==== Gösterilen Metin
ÖDP Eş Genel Başkanı Alper Taş, kendi konumunu, bir cümleyle özetledi: “CHP’nin, HDP’nin ve sosyalistlerin yan yana geldiği bir seçim ittifakı AKP’yi geriletebilir. Bu ittifak halkçı, kamucu, ekolojist, cinsiyetçi olmayan, Türkler’in ve Kürtler’in bir aradalığını önemseyen ve demokratik çözümü savunan, gerçek bir laiklikten yana ve emperyalizme karşı tutum alan bir programla bir araya geldiğinde sandık bazında başarılı olamaması halinde bile, siyaseten Türkiye’nin geleceği kazanılmış olur.” (http://bit.ly/1IpR3DD)
CHP’nin, CHP-MHP koalisyon hükümetine siyasi yatırım yaptığı, HDP’nin de seçime tek başına ve parti olarak girme kararı aldığı koşullarda, 2015 Genel Seçimleri’ne mevcut durum dışında, Alper Taş’ın işaret ettiği türden bir programın siyasal ittifakıyla girilmesi ‘neredeyse’ ihtimal dışıdır. Yine de, eğer kurulabilirse, HDK-BHH ekseni bu programı “barış ve demokrasi hükümeti” için mücadele çağrısına telif ederek, 2015 Genel Seçimleri’ni bir demokratik kazanıma dönüştürebilir.
========
- Yapılacak Görevler
A – Seçim ittifakı metnine göre Alper Taş, AKP'yi geriletebilecek seçim ittifakında kimlerin yan yana gelmesini öngörüyor?
B – Seçim ittifakı metninde "CHP’nin, CHP-MHP koalisyon" sözcüklerinden başlayıp "demokratik kazanıma dönüştürebilir." sözcükleri de dahil olmak üzere bu aralıktaki kısmı birebir yeniden yazın.
==== Veri Satırları
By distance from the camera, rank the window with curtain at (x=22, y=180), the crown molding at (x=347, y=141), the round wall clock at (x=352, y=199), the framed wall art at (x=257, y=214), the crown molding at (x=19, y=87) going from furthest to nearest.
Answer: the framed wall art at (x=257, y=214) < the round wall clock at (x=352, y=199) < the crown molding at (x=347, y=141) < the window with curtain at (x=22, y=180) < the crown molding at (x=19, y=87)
========
- Görevlere Göre Yanıtlar
A – CHP, HDP ve sosyalistler.

B –
CHP’nin, CHP-MHP koalisyon hükümetine siyasi yatırım yaptığı, HDP’nin de seçime tek başına ve parti olarak girme kararı aldığı koşullarda, 2015 Genel Seçimleri’ne mevcut durum dışında, Alper Taş’ın işaret ettiği türden bir programın siyasal ittifakıyla girilmesi ‘neredeyse’ ihtimal dışıdır. Yine de, eğer kurulabilirse, HDK-BHH ekseni bu programı “barış ve demokrasi hükümeti” için mücadele çağrısına telif ederek, 2015 Genel Seçimleri’ni bir demokratik kazanıma dönüştürebilir.